Human DR3, hFc Tag captured on CM5 Chip via Protein A can bind Human TNFSF15 Trimer, His Tag with an affinity constant of 0.10 nM as determined in SPR assay (QC test).

Immobilized Human ITGA4&ITGB7, His Tag at 1 μg/ml (100 μl/well) on the plate. Dose response curve for Anti-ITGA4 Antibody, hFc Tag with the EC50 of 5.0 ng/ml determined by ELISA (QC Test).

FAQs: Targeted Therapies for Inflammatory Bowel Disease

1. What distinguishes targeted therapies from conventional IBD medications?

Targeted therapies for inflammatory bowel disease selectively inhibit immune pathways that drive disease rather than broadly suppress immunity. Compared with conventional therapy, biologics improve specificity, reduce off-target toxicity, and increase the likelihood of endoscopic remission and mucosal healing.

2. Why do some IBD patients lose response to anti-TNF agents?

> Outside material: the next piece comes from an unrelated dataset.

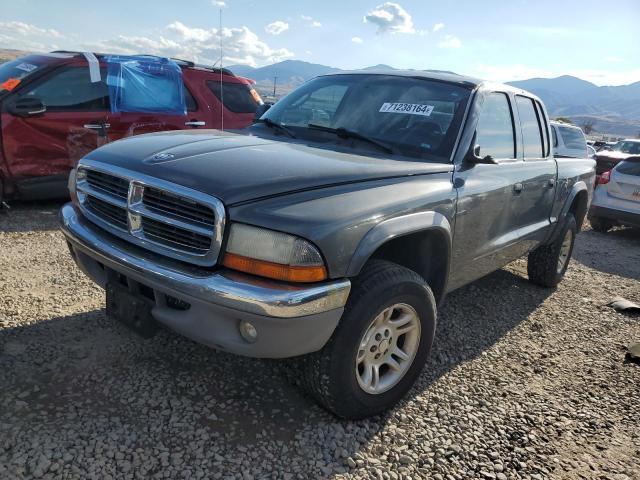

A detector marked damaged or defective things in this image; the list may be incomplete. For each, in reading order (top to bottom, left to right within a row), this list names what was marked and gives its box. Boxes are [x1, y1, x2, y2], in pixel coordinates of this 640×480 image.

red damaged vehicle [0, 51, 262, 202]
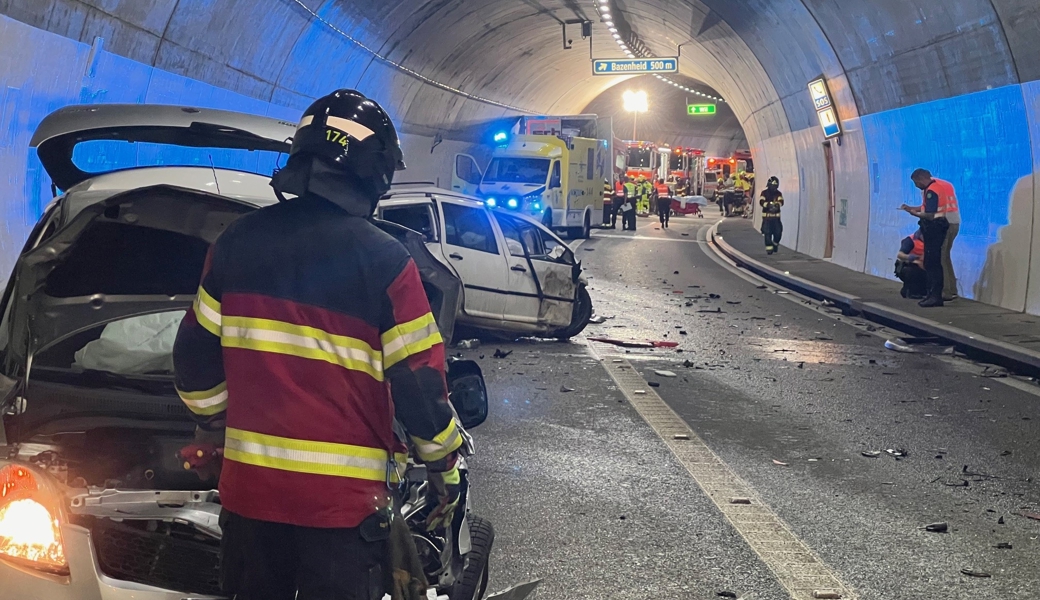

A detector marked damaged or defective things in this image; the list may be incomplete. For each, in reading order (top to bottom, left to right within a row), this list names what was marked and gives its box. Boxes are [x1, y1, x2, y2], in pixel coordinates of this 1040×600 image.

Loss of response to anti-TNF therapy can result from immunogenicity, pharmacokinetic variability, or the emergence of alternative inflammatory pathways. This explains why many patients require newer therapies or combination strategies over time.

  3. How is remission defined in modern IBD treatment?

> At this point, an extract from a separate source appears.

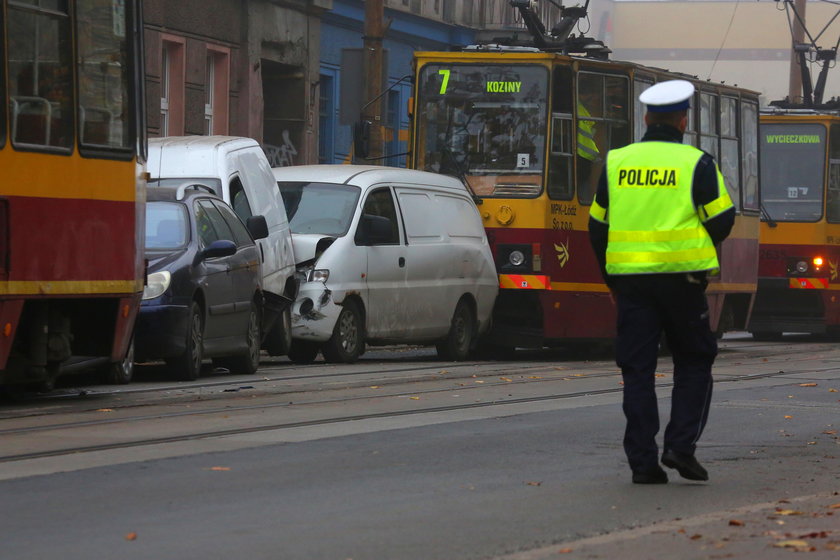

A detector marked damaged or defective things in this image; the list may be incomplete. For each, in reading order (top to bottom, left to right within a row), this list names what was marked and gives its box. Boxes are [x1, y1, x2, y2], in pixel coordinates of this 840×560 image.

damaged white van [274, 164, 498, 364]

Modern goals extend beyond symptom control to include clinical remission, endoscopic remission, and biomarker normalization. Achieving deep remission correlates with reduced hospitalization, surgery, and disease progression.

4. What role do biomarkers play in treatment decisions?

Markers such as fecal calprotectin provide a noninvasive assessment of intestinal inflammation and correlate with endoscopic response. Biomarker-guided management improves treatment precision and reduces unnecessary exposure to ineffective drugs.

5. How do emerging targets like TL1A change the treatment landscape?

TL1A-targeted therapies aim to modify disease biology rather than solely suppress inflammation. Early data suggesting durable clinical response and fibrosis control indicate potential for improved long-term efficacy, particularly in severe IBD.